> _Passage_
+--
Permission to appeal was granted to the local authority but it is unlikely that an appeal will be pursued given the current economic climate, and that the local authority agreed with the Official Solicitor that A lacked capacity to consent to sexual relations (albeit that they differed over the test that generated that conclusion). In the view of the authors, A’s case would not be well suited to becoming a test case, since there was no concern about exploitation of A, and the reasons for proposing a person-and situation-specific test were far from clear. One of the difficulties with cases on capacity to consent to sexual relations is that the particular circumstances of the individual concern necessarily limit the scope of the court’s deliberations – decisions are made in the absence of sufficient information about the circumstances in which the test may need to be applied. Thus, in this case, the lowest degree of knowledge possible was found to be needed to consent to sex. Had, for example, the judge been considering heterosexual relations, he may well have concluded that understanding not just the risk of becoming pregnant but that pregnancy itself may carry risks, was necessary. Had, for example, there been an exploitative relationship, the judge may have been more inclined to prefer a test that does not impose a blanket ban on sexual relations, but only within an exploitative relationship.
If this decision is correct, it is clear that the criminal test for capacity under s.30 of the Sexual Offences Act 2003 and the civil test are not the same; a point which was not acknowledged in A’s case. It may also, counter-intuitively, impose more restrictions on people with learning disabilities rather than promote their sexual freedom, since where an exploitative or abusive relationship exists, the inclination may well be to ‘fail’ the individual on the test for capacity (as there is inevitably a degree of flexibility about how much knowledge of, for example, STIs, is required). This could then result in a global declaration preventing sexual contact for the individual in other, non-exploitative contexts. Local authorities and those working in this area can only hope that the issue does receive consideration by the Court of Appeal in the near future.
+--
> _Material shown_
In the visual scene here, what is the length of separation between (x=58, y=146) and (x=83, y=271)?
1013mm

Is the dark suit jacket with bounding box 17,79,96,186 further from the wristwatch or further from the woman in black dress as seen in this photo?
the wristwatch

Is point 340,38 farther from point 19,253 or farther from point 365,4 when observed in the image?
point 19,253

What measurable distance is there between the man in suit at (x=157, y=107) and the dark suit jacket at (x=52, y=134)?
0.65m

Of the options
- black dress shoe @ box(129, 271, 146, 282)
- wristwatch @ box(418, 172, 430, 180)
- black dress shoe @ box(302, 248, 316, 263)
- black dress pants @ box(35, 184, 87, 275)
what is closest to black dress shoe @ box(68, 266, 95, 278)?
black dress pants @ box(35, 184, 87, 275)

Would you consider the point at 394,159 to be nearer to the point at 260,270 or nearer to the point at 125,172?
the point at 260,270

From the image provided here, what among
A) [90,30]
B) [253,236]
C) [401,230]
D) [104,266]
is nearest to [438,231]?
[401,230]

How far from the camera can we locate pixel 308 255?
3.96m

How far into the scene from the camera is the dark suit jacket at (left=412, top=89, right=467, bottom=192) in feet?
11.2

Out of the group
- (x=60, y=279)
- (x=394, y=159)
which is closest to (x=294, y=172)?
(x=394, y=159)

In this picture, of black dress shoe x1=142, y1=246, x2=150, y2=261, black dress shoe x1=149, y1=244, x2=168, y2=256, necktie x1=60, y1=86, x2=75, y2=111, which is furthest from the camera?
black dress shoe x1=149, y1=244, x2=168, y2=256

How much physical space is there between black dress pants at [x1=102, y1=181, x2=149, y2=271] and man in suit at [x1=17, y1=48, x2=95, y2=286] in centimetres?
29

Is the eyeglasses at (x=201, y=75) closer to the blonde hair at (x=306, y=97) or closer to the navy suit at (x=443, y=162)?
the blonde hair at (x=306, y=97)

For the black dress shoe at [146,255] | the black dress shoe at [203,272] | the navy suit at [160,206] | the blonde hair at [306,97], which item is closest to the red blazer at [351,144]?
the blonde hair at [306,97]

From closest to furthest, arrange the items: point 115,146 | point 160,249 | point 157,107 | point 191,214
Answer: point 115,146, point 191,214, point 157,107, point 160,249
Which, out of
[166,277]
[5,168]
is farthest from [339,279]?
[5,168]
+--
> _Required work_
1. According to the commentary on capacity to consent to sexual relations, under which statutory provision is the criminal test for capacity found?
2. Extend the commentary on capacity to consent to sexual relations, picking up after its final sentence.

> _Responses by task_
1. Section 30 of the Sexual Offences Act 2003.

2.
Comment (Vikram Sachdeva):
The correct test for capacity to consent to sexual relations is a highly controversial topic. The answer depends on an examination of the philosophical basis underlying incapacity law – specifically whether it is justified (on a utilitarian basis) to prevent significant sections of the population from indulging in sexual activity in order to prevent abuse in a small number of cases, or whether fewer should be barred from sexual activity, but with a risk of abuse in a small number of cases which would have otherwise been avoided.
This issue underlies another conceptual question: whether capacity to consent to sexual relations should be situation – (and therefore person -) specific, within Re MB  2 FLR 426, or whether it is not (as with marriage: see Sheffield County Council v E  Fam 326). Or is the capacity to consent to marriage also situation-specific?
Further, is it essential (rather than merely desirable) for the test for capacity to consent to be identical in the criminal and the civil law? This again will depend on the purpose served by incapacity in the criminal and civil law, which may not be the same.
Although a number of first instance judges have valiantly tried to square the circle (Munby J (as he then was) in X City Council v MB, NB and MAB  EWHC 168 (Fam) and in Local Authority X v MM and KM  EWHC 2003 (Fam); Roderic Wood J in D County Council v LS  EWHC 1544 (Fam); Mostyn J in D Borough Council v AB  EWHC 101 (COP), and the House of Lords has expressed a view in passing (R v Cooper  UKHL 42  1 LR 1786)), ultimately the answer is a question of policy for the Supreme Court. Its judgment will certainly make interesting reading.